Par Hannah Staudenmayer
Le réalisateur Michel Toesca décrit son nouveau documentaire LIBRE comme un film sur l’accueil des réfugiés plutôt qu’un film de témoignages. Un documentaire touchant et émouvant avec un hommage rendu à ceux qui ont rejoint la cause tout en évitant de s’intéresser à ceux qui tentent de fermer les yeux.
L’homme barbu d’âge moyen sourit vaguement en regardent directement vers la caméra et tente de mettre en mots ce qui vient de se passer : il faisait confiance à la loi et à la justice, mais il a été déçu. Cela semble presque irréel de voir comment il essaie d’expliquer sa situation aux journalistes, pourtant il semble détendu, voire profondément décontracté. Ses paroles résonnent non seulement chez les reporters, mais aussi dans la tête du spectateur : « Libre, c’est dans la tête. Je continue d’être libre ». Peu après, il exprime sa préoccupation avec un clin d’œil : s’il était possible d’installer une tireuse à bière dans la prison… Bien compris, l’homme au sourire malicieux vient d’être condamné à 4 mois de prison et à une amende de 3 000 euros. La raison : aide humanitaire et fraternité.
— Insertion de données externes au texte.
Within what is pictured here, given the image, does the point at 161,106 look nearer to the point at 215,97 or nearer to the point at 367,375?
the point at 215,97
L’homme condamné s’appelle Cédric Herrou, un cultivateur d’olives de la vallée de La Roya qui accueillait des réfugiés dans sa ferme. Le réalisateur Michel Toesca l’a accompagné, pendant trois années avec sa caméra, pour raconter son histoire courageuse. La vallée de La Roya se trouve au sud de la France, vallée frontalière de l’Italie. Avec d’autres habitants de La Roya, Cédric a décidé d’aider les réfugiés qui traversent la vallée pour rejoindre le centre de la France, en les hébergeant dans sa ferme. Ce faisant, il entre en conflit non seulement avec la loi française mais aussi avec les institutions de sécurité et de maintien de l’ordre du pays. Ce geste humanitaire déclenche l’action, et le combat politique et juridique de Cédric et d’autres bénévoles.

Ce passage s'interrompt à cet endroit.